Problem to solve.
Please print all of the records below word for word, leaving out the pictures.
___ Task inputs ___
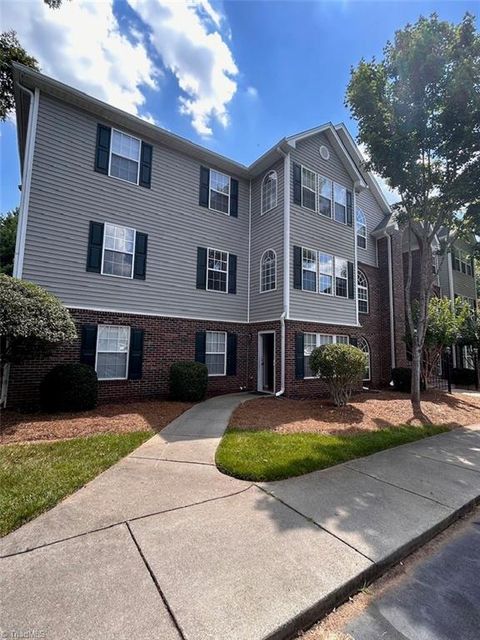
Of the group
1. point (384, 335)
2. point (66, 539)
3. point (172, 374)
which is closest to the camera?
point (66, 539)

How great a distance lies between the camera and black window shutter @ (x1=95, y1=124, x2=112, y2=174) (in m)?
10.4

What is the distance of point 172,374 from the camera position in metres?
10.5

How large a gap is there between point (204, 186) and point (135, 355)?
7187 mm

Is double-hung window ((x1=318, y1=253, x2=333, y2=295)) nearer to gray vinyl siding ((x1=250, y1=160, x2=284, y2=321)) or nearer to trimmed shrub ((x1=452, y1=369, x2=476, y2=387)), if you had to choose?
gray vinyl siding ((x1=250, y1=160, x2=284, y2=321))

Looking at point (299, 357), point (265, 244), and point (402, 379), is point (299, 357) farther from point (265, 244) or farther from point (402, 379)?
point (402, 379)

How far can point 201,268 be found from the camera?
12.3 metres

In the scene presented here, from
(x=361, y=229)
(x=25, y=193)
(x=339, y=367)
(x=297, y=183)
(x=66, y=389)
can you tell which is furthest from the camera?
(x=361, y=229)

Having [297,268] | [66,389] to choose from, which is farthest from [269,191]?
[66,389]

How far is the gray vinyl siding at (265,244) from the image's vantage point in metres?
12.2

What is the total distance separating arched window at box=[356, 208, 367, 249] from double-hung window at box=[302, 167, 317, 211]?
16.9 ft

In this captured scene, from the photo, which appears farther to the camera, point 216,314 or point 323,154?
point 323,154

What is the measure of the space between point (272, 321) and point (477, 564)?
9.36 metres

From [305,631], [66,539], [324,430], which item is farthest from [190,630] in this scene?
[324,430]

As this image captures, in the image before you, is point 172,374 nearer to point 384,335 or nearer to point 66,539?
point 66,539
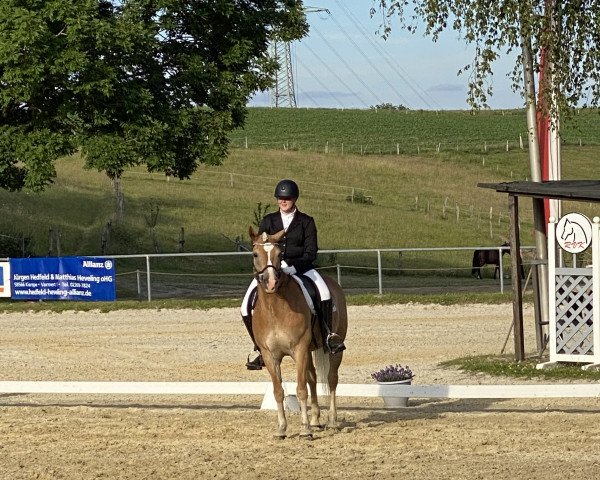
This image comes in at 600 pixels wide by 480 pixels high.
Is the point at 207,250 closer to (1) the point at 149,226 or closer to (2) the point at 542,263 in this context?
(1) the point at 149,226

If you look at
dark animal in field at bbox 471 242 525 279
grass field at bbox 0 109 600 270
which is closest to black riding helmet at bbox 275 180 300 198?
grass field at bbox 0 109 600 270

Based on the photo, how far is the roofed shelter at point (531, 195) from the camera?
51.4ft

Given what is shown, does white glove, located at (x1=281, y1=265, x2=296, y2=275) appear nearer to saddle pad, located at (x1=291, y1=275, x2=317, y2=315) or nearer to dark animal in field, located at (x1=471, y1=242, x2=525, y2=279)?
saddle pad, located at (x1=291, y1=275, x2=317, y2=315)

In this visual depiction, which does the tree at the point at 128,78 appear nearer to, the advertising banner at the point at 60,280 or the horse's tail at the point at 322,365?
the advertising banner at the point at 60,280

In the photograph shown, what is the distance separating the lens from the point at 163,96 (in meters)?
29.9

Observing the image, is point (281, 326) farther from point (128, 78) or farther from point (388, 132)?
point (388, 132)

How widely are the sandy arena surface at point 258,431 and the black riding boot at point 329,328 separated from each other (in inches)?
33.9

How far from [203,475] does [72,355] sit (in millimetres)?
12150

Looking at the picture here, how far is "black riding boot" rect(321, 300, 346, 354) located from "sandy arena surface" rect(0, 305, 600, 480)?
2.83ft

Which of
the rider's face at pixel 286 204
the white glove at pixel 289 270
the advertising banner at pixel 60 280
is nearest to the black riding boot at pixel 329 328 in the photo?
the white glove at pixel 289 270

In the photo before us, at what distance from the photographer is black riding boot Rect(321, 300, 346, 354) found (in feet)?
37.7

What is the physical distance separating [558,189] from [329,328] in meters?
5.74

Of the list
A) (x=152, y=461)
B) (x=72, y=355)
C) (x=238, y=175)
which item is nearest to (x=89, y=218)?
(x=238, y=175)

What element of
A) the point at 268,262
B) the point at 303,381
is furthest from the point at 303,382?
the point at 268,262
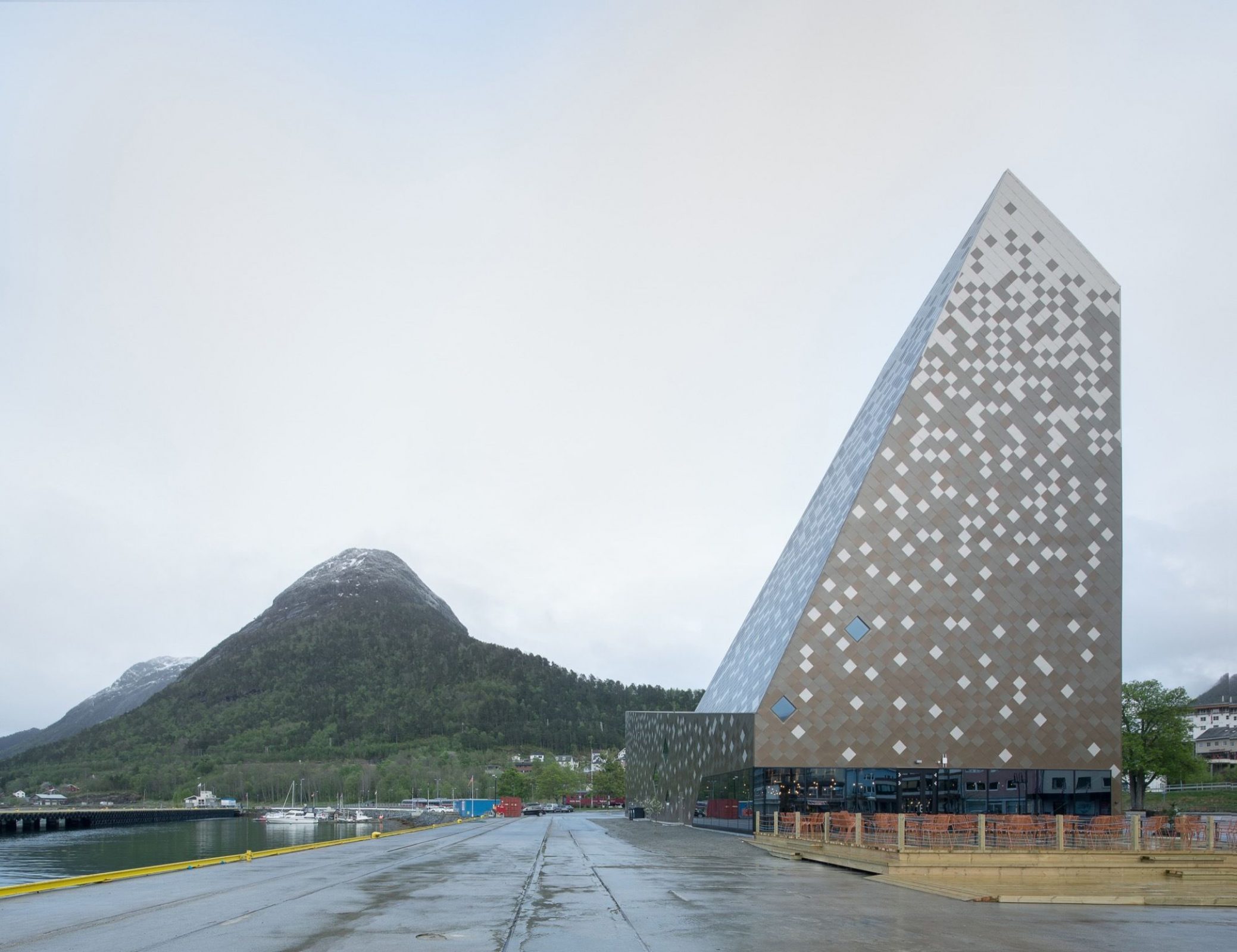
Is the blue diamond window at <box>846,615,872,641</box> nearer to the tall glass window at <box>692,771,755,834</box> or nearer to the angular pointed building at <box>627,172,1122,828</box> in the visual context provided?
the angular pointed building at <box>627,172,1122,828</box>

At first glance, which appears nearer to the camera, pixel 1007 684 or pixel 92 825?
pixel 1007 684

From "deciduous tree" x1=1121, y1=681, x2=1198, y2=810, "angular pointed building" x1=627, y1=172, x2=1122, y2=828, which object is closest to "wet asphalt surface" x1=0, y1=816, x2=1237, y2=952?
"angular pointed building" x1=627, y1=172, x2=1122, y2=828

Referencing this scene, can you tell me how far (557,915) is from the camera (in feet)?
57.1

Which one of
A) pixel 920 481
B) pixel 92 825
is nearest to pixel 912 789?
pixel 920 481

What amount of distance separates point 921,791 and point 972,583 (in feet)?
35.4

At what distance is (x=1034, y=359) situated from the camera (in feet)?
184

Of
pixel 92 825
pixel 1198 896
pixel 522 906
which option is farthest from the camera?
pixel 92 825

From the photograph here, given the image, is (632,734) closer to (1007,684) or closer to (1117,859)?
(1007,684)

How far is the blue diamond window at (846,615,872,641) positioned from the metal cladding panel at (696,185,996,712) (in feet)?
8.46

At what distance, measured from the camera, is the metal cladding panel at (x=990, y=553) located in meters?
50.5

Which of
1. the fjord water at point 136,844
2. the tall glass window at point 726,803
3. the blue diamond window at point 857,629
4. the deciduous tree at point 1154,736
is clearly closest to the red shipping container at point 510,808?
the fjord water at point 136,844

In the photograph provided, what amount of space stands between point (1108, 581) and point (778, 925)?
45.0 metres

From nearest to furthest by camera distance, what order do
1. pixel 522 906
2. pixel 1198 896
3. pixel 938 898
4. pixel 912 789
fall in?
___
Exercise output.
Of the group
1. point (384, 335)
2. point (66, 539)
3. point (172, 374)
which is closest to the camera?
point (66, 539)

How great a distance lies between the camera and black window shutter @ (x1=95, y1=124, x2=112, y2=174) (in m)?
10.4

What is the distance of point 172,374 from the camera position in metres?
10.5

How large a gap is there between point (204, 186) and point (135, 355)?
7187 mm

Is double-hung window ((x1=318, y1=253, x2=333, y2=295)) nearer to gray vinyl siding ((x1=250, y1=160, x2=284, y2=321)) or nearer to trimmed shrub ((x1=452, y1=369, x2=476, y2=387)), if you had to choose?
gray vinyl siding ((x1=250, y1=160, x2=284, y2=321))

Looking at point (299, 357), point (265, 244), and point (402, 379), is point (299, 357) farther from point (265, 244) or farther from point (402, 379)?
point (402, 379)

How far can point 201,268 be found from the camera?
12.3 metres

In the scene presented here, from
(x=361, y=229)
(x=25, y=193)
(x=339, y=367)
(x=297, y=183)
(x=66, y=389)
can you tell which is furthest from the camera?
(x=361, y=229)

Having [297,268] | [66,389] to choose from, which is farthest from [269,191]?
[66,389]

How far is the gray vinyl siding at (265,244) from the image's vantage point in metres?
12.2

What is the total distance separating arched window at box=[356, 208, 367, 249] from double-hung window at box=[302, 167, 317, 211]?
16.9 ft

In this captured scene, from the photo, which appears farther to the camera, point 216,314 or point 323,154?
point 323,154

What is the measure of the space between point (272, 321) and point (477, 564)?
9.36 metres

From [305,631], [66,539], [324,430], which item is farthest from [190,630] in this scene?
[324,430]

As this image captures, in the image before you, is point 172,374 nearer to point 384,335 or nearer to point 66,539?
point 66,539
This image comes in at 600 pixels wide by 480 pixels high.
Is the point at 207,250 closer to (1) the point at 149,226 or closer to (2) the point at 542,263 in this context?
(1) the point at 149,226

If you look at
dark animal in field at bbox 471 242 525 279
grass field at bbox 0 109 600 270
which is closest to black riding helmet at bbox 275 180 300 198?
grass field at bbox 0 109 600 270

Based on the photo, how far is the roofed shelter at point (531, 195) from the camera?
51.4ft

Given what is shown, does white glove, located at (x1=281, y1=265, x2=296, y2=275) appear nearer to saddle pad, located at (x1=291, y1=275, x2=317, y2=315) or nearer to dark animal in field, located at (x1=471, y1=242, x2=525, y2=279)?
saddle pad, located at (x1=291, y1=275, x2=317, y2=315)

In this visual depiction, which does the tree at the point at 128,78 appear nearer to, the advertising banner at the point at 60,280 or the horse's tail at the point at 322,365?
the advertising banner at the point at 60,280

In the photograph shown, what is the distance separating the lens from the point at 163,96 (in meters)?
29.9

Observing the image, is point (281, 326) farther from point (128, 78) or farther from point (388, 132)?
point (388, 132)

How widely are the sandy arena surface at point 258,431 and the black riding boot at point 329,328 separated from each other (in inches)?
33.9

How far from [203,475] does [72,355] sit (in millimetres)?
12150

Looking at the picture here, how far is "black riding boot" rect(321, 300, 346, 354) located from "sandy arena surface" rect(0, 305, 600, 480)?
2.83ft

Which of
the rider's face at pixel 286 204
the white glove at pixel 289 270
the advertising banner at pixel 60 280
is nearest to the black riding boot at pixel 329 328 in the photo?
the white glove at pixel 289 270

In the photo before us, at what distance from the photographer is black riding boot Rect(321, 300, 346, 354) found (in feet)?
37.7

What is the physical distance separating [558,189] from [329,328] in meters?
5.74

Of the list
A) (x=152, y=461)
B) (x=72, y=355)
C) (x=238, y=175)
which item is nearest to (x=89, y=218)?
(x=238, y=175)

What element of
A) the point at 268,262
B) the point at 303,381
is furthest from the point at 303,382?
the point at 268,262
Is the blue diamond window at <box>846,615,872,641</box> nearer to the tall glass window at <box>692,771,755,834</box> or nearer to the angular pointed building at <box>627,172,1122,828</box> in the visual context provided?
the angular pointed building at <box>627,172,1122,828</box>

At first glance, which appears nearer to the camera, pixel 1007 684 or pixel 92 825?
pixel 1007 684

From "deciduous tree" x1=1121, y1=681, x2=1198, y2=810, "angular pointed building" x1=627, y1=172, x2=1122, y2=828, which object is closest to "wet asphalt surface" x1=0, y1=816, x2=1237, y2=952?
"angular pointed building" x1=627, y1=172, x2=1122, y2=828

Referencing this scene, can you tell me how far (557,915) is from the camera (in feet)?
57.1

Which one of
A) pixel 920 481
B) pixel 92 825
is nearest to pixel 912 789?
pixel 920 481

What amount of distance separates point 921,791 and point 972,583 (in feet)?
35.4

At what distance is (x=1034, y=359) situated from the camera (in feet)?
184

Of
pixel 92 825
pixel 1198 896
pixel 522 906
which option is farthest from the camera?
pixel 92 825

From the photograph here, given the image, is (632,734) closer to (1007,684) or closer to (1117,859)?
(1007,684)

How far is the blue diamond window at (846,615,872,641) positioned from the metal cladding panel at (696,185,996,712) (in feet)?
8.46

At what distance, measured from the camera, is the metal cladding panel at (x=990, y=553) located in meters?
50.5

Which of
1. the fjord water at point 136,844
2. the tall glass window at point 726,803
3. the blue diamond window at point 857,629
4. the deciduous tree at point 1154,736
is clearly closest to the red shipping container at point 510,808?
the fjord water at point 136,844

In the photograph provided, what amount of space stands between point (1108, 581) and point (778, 925)?
45.0 metres

From nearest to furthest by camera distance, what order do
1. pixel 522 906
2. pixel 1198 896
3. pixel 938 898
4. pixel 912 789
fall in?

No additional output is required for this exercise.